オルガが自分を甘やかさず、しかし見捨てず見守ってくれたように。
誰かのためならどれだけ困難なことだろうと行動し、ずっと傍にいてくれた親友のように。

フジコは千鶴の夢が叶った姿を見て情熱を取り戻した。
画廊の手伝いのとき説明していた日本の技法を取り入れて作り出す作品は、人々を楽しませる。
やがて戦争の影響でパリを離れることになったが、ルスランから告白を受ける。
必ずパリへ戻ってくることを告げ、くるくると踊るフジコと千鶴。

戦争が世界規模で激化していき、混沌とした年代へ移りゆく。
もしかしたら同じような形で再会は望めないかもしれない。
それでも夢を抱いて明日に踏み出す彼女たちの姿は、いつまでも眩しくみえた。

さいごに

スタートこそつまらなく、物語の進行にそって徐々に面白くなる尻上がりのような構成。
声についても途中から気にならなくなり、フジコや千鶴の声はこれで良いのだと納得した。
パンフレットを途中まで読んでみたが、およそフジコや千鶴に抱いていた印象とインタビューでの話に大きな差がなかったのは安心した。

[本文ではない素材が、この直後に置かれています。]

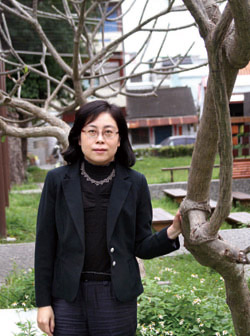 兒童故事館館長賴秋燕表示，希望透過故事推廣，陪伴孩童閱讀成長、帶動家庭與社區閱讀風氣。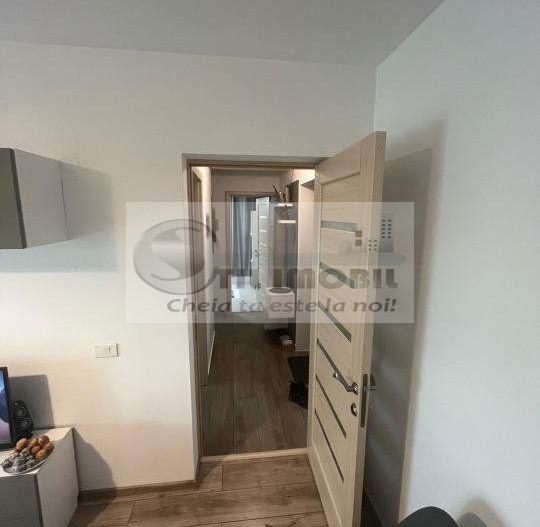 Apartament 2 camere decomandat, mobilat, loc parcare+boxă 90.000 euro - Poză 2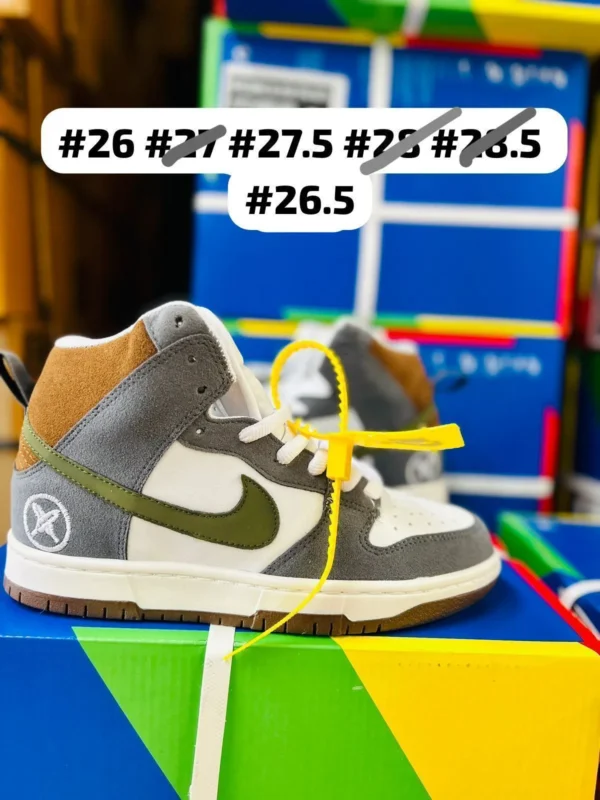 Tenis Nike Dunk bota bordado blancos con gris y detalles en verde y cafe calidad espejo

美しいパリ、迫る戦争の影があちこちに影響をおよぼす。
夢へ踏み出せない少女と、気持ちを明かせず破れた少女。
彼女たちが懸命に自ら望んだ星を掴もうと生きる姿を見ていない人。
もしくは1度だけでは足りないと感じた人は、ぜひお近くの劇場まで足を運んで鑑賞してほしい。
あなたもきっと、彼女たちを応援して見守りたくなるだろう。